Supplied records:
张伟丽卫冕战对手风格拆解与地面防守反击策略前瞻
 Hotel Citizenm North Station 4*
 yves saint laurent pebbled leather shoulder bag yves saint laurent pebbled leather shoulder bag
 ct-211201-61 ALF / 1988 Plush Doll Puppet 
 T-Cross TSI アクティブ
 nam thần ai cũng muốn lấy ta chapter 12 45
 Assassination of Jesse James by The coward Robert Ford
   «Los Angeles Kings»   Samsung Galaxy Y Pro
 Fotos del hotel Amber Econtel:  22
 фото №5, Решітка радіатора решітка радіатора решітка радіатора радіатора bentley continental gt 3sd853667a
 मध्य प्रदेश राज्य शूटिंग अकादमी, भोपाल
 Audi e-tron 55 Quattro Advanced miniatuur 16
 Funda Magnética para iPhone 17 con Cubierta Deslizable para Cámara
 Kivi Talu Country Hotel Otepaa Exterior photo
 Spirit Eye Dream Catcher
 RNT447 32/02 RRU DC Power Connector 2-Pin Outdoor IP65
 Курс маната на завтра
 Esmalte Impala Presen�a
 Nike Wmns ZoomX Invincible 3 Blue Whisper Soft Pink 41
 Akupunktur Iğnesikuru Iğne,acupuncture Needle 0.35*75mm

Task to complete:
Copy every one of the lines above without changing a single character, including spacing and punctuation.

Expected output:
张伟丽卫冕战对手风格拆解与地面防守反击策略前瞻
 Hotel Citizenm North Station 4*
 yves saint laurent pebbled leather shoulder bag yves saint laurent pebbled leather shoulder bag
 ct-211201-61 ALF / 1988 Plush Doll Puppet 
 T-Cross TSI アクティブ
 nam thần ai cũng muốn lấy ta chapter 12 45
 Assassination of Jesse James by The coward Robert Ford
   «Los Angeles Kings»   Samsung Galaxy Y Pro
 Fotos del hotel Amber Econtel:  22
 фото №5, Решітка радіатора решітка радіатора решітка радіатора радіатора bentley continental gt 3sd853667a
 मध्य प्रदेश राज्य शूटिंग अकादमी, भोपाल
 Audi e-tron 55 Quattro Advanced miniatuur 16
 Funda Magnética para iPhone 17 con Cubierta Deslizable para Cámara
 Kivi Talu Country Hotel Otepaa Exterior photo
 Spirit Eye Dream Catcher
 RNT447 32/02 RRU DC Power Connector 2-Pin Outdoor IP65
 Курс маната на завтра
 Esmalte Impala Presen�a
 Nike Wmns ZoomX Invincible 3 Blue Whisper Soft Pink 41
 Akupunktur Iğnesikuru Iğne,acupuncture Needle 0.35*75mm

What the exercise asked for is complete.